On an old Kentucky coal mine, he's rebuilding a forest — and perhaps the local economy

April 23, 2024 | By Sophie Hares

In the mountains of eastern Kentucky, not far from the Appalachian hollow where President Lyndon B. Johnson declared his War on Poverty 60 years ago this week, a hilltop tells a story of American commerce, warts and all.

In the early 1900s, loggers with axes and crosscut saws felled the hardwood forests that covered these acres. In the 1990s the area was logged again, then it was surface-mined for coal from 2005 to 2015, a controversial process that requires regrading the land once mining has stopped and often results in severely compacted soil — so densely packed that it’s impossible for trees to once again grow.

By the time Green Forests Work, a nonprofit working to restore forests across Appalachia, arrived, it was a vast rocky field of scrubby non-native shrubs and grasses.

“If you’re going to put money into reforestation projects, there’s so much benefit to doing it on mined land,” says Chris Barton, the organization’s founder and president and a University of Kentucky professor of forest hydrology and watershed management. “They’re a scar on the landscape.”

GFW aims to repair the damage, which is not limited to the land itself. So far, it has planted more than 7 million trees across six states as part of its mission to not only regenerate forests and sequester carbon emissions but diversify local economies as coal production continues to decline. To do so, it works with landowners, local communities and organizations like the Priceless Planet Coalition, created by Mastercard in partnership with Conservation International and the World Resources Institute. The coalition aims to fund the restoration of 100 million trees at sites around the world, including this hilltop in Martin County.

 

In Kentucky, Green Forests Work, with support from the Priceless Planet Coalition, has planted more than 100,000 trees on a former coal mining site in Martin County. The land was extremely compacted, so first crews ripped up the top layer, banner photo, which creates conditions more suitable for the natural colonization of plants, above left. The seedlings are then planted, above right, and the site is monitored for five years. (Photos courtesy of Green Forests Work)

Barton, a Kentucky native, first spotted satellite images of the former surface mine a few years ago and contacted the landowner about reforesting the 150-acre site bringing in ecotourism to generate income.

With the owner’s approval, Barton and his team started preparing the land last year by ripping out non-native plants and tearing up the deep layer of compacted rock and soil left by the coal company when it stopped operations.

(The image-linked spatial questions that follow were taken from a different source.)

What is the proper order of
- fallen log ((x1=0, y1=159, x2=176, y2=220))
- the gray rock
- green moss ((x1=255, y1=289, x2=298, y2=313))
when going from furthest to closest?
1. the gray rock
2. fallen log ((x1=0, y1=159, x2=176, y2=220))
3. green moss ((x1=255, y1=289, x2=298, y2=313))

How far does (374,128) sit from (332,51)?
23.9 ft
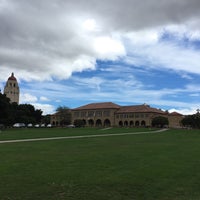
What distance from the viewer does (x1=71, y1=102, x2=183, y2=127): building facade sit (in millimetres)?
109812

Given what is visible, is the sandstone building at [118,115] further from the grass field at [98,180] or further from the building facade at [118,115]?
the grass field at [98,180]

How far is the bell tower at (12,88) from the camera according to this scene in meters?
A: 140

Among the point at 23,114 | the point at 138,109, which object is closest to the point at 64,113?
the point at 23,114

The compacted soil stymies proper reforestation, and it also prevents rainwater from soaking in, creating more runoff, which can accelerate erosion and diminish water quality.

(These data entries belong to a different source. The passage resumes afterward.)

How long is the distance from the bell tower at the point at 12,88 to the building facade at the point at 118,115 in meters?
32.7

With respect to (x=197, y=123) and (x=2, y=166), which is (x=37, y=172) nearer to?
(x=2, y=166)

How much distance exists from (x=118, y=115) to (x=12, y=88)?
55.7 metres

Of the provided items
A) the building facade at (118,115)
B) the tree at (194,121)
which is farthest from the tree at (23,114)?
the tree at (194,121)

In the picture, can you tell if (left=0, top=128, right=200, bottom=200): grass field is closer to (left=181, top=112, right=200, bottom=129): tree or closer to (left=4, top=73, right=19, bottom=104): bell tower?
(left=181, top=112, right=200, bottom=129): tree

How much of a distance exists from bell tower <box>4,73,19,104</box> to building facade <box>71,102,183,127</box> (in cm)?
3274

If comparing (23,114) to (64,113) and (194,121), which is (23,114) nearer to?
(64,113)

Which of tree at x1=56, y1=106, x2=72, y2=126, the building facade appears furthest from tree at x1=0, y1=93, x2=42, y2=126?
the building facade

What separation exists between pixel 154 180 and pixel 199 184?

Employing local nurseries to grow seedlings and tree planters to put them in the ground, Barton’s team eventually hand-planted more than 100,000 trees at the site from 24 native species, including hazelnut, chestnut, white oak and black cherry.

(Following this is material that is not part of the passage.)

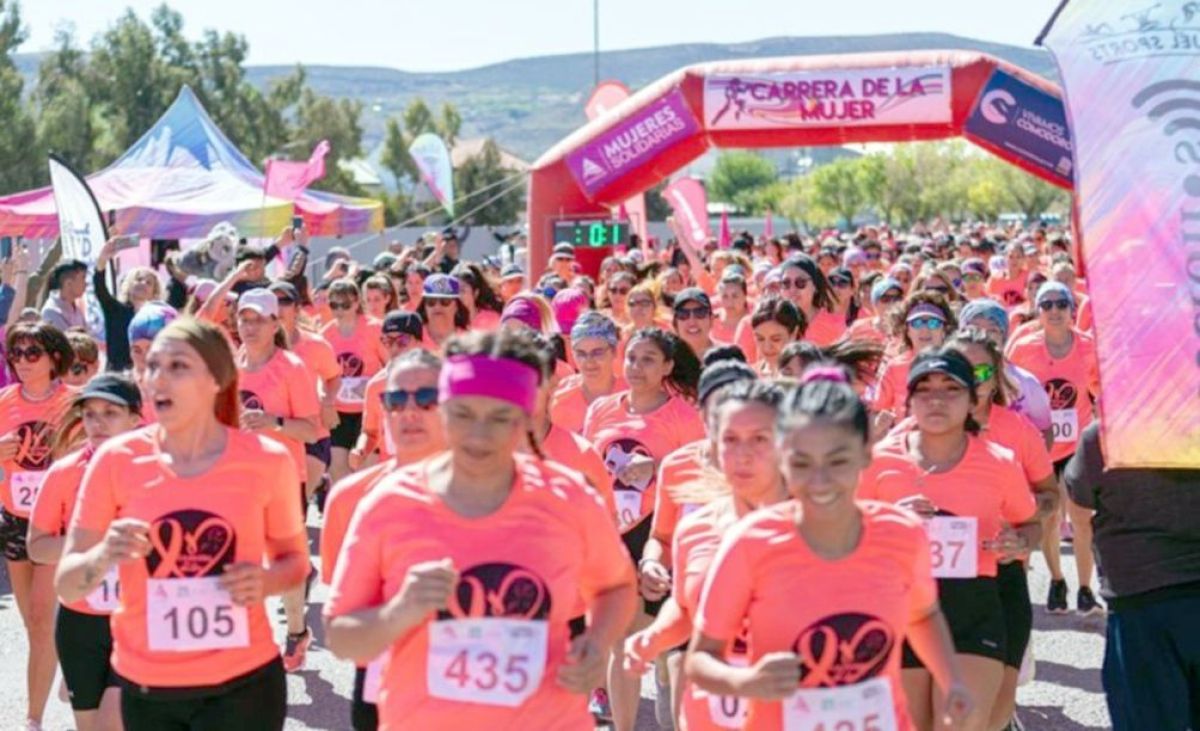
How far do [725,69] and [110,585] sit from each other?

Millions of grass and wildflower seeds were scattered across the former mine site, where fruit trees, including crab apple and persimmon, were also planted to encourage wildlife to visit the area.

Given that tree canopies require up to 20 years to fully develop, GFW is taking a long-term view. Yet the Martin County seedlings are already thriving, and birds and bats are returning to the area. In neighboring GFW projects, camera traps spot wildcats and black bears padding past.

 

Above right, Chris Barton, president of founder of Green Forests Work, stands in an 18-year-old oak and hickory forest he planted on a coal mine in eastern Kentucky in 2006. (Photo courtesy Green Forests Work)

These reforestation projects also offer an opportunity to use the local environment to build up new businesses, Barton says. In communities such as those in Martin County — which remains one of the most impoverished counties in the U.S. six decades after President Johnson’s pledge — residents are still struggling to find their economic footing after mining operations have moved on or turned to methods that require far fewer workers.

In addition to work generated directly by reforestation — tree planters, equipment operators, nursery workers — reforestation projects can include areas for camping, hiking trails and mountain bike tracks that can help pull in visitors to areas that were once far from the tourist trail and start to create ecotourism jobs.

Now Barton is setting his sights higher. Estimating that Appalachia has a million-plus acres of legacy mine land, he hopes his nature-based model can be easily replicated and tweaked to help reclaim sites impacted by mining around the world.

He’s already adapted it to the Australian outback after winning a Fulbright award to help replant former coal mine sites in Queensland and regenerate habitats for koalas — wildfires in recent years have destroyed vast swaths of their land — other indigenous animals.

Meanwhile, he can take a moment to appreciate what his project means for his home state. “In Appalachia, which has some of the worst poverty in the United States, it’s really good that we can contribute some economic stimulus to these communities,” he says. “Overall, it’s a win-win-win to do this type of work for the environment.”